Overall, the results were split when respondents identified which Supreme Court decision would have been most beneficial to their organization. The data showed that 46% felt the best possible decision for their organization would have been PPACA being thrown out, while 41% said the best decision was the law being upheld. Another 12% of organizations would have liked the individual mandate overturned, but the remainder of the health care law to stay intact.

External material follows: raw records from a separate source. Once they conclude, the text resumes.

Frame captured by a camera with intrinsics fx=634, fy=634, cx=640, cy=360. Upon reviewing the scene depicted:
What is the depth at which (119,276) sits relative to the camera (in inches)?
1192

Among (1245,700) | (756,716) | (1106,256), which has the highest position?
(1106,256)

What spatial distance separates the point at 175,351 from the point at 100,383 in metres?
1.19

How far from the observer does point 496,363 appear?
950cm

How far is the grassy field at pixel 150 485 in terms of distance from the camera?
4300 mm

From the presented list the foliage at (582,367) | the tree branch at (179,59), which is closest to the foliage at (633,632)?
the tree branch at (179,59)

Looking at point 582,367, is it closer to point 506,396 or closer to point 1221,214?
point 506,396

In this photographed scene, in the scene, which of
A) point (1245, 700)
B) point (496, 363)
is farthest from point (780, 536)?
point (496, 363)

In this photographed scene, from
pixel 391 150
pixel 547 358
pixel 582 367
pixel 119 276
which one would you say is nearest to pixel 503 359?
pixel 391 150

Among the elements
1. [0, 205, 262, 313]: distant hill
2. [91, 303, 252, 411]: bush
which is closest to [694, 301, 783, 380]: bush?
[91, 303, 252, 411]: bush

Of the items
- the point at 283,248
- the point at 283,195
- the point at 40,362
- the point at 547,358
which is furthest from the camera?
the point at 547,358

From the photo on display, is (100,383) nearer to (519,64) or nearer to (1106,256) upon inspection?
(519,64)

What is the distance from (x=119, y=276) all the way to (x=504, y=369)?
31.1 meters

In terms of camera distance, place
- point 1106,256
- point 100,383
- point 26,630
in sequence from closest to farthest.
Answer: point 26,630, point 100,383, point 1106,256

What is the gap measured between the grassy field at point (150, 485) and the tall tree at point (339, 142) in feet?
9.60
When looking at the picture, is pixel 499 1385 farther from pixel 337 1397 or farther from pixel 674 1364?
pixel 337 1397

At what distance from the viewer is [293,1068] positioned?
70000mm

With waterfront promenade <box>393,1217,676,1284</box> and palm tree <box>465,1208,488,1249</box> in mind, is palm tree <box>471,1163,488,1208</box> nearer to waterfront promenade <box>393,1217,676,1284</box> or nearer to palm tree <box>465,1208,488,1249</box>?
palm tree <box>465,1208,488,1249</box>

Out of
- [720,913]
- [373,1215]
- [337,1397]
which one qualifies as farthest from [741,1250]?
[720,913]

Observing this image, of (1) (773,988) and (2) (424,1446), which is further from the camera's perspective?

Most organizations have been keeping current with the legislative aspects of PPACA, and some are already prepared for provisions in the future. Of the respondents, 78% are extremely or very far along in terms of complying with current PPACA provisions, while 60% are extremely or very far along with preparing for future provisions. Further, organizations in states that have already implemented health care exchanges are generally more satisfied with the court's decision (47% vs. 35% of respondents in states that haven't implemented), and are more prepared with current provisions (47% vs. 36%) and more likely to continue coverage in 2014 (56% vs. 42%).
The survey was administered on June 28 to measure organizations' reactions to the landmark decision. Responses were received from 1,122 plan administrators, trustees and organizational representatives.